Poland, which last September became the first post-Soviet bloc country to become a “developed market”, has joined fellow eastern European nation Hungary in increasing benefits and support for their citizens in order to encourage them to stay at home to work and raise families — a rejection of the western European globalist-progressive approach of encouraging immigration to more developed European nations and using mass migration from the developing world to ‘solve’ demographic deficits and decline.
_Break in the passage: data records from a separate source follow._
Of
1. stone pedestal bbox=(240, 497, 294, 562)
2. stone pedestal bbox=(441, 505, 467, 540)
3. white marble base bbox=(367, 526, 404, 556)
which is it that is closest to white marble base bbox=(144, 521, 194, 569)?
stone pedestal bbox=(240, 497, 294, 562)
In August, the Polish government announced it was going to scrap income tax on salaries up to 85,500 złoty (£18,200) a year — a decent salary for Poland — for under-26s to dissuade them from emigrating. Remarking on the two million Poles who have left the country since 2004 under free movement, Prime Minister Mateusz Morawiecki said: “It’s a gigantic loss. We have to draw the young people back.”

“Over the past 30 years Poland has asked too much of its young people and has not done enough to help them. Employers were not ready to raise salaries for their young workers, so we will do it through scrapping their income tax,” Mr Morawiecki added.

Hungary has adopted a number of social benefits to encourage young people to have families, recently offering loans of 10 million forints (£27,000) to married couples, with the debt cancelled if they have three or more children, while mothers and grandmothers who have raised four or more children will be exempt from income tax entirely for the rest of their lives.

The conservative Fidesz government, led by Prime Minister Viktor Orbán, was returned to power for a third consecutive term in April with a parliamentary supermajority after promising to introduce more family-friendly policies for Hungarians and to fight mass migration.

Last week, the leader of Poland’s PiS Jarosław Kaczyński pledged on the campaign trail to increase social benefits for Poland’s citizens, including increasing minimum wage and payments to retirees.

Poles will be going to the polls on October 13th, with recent polling putting the conservative governing PiS in the lead, with between 45 per cent (Pollster poll) and 48 per cent (Kantar poll) of the support of the Polish people — 15 and 19 points ahead, respectively, per poll, of the next rival the liberal-progressive Civic Coalition (KO).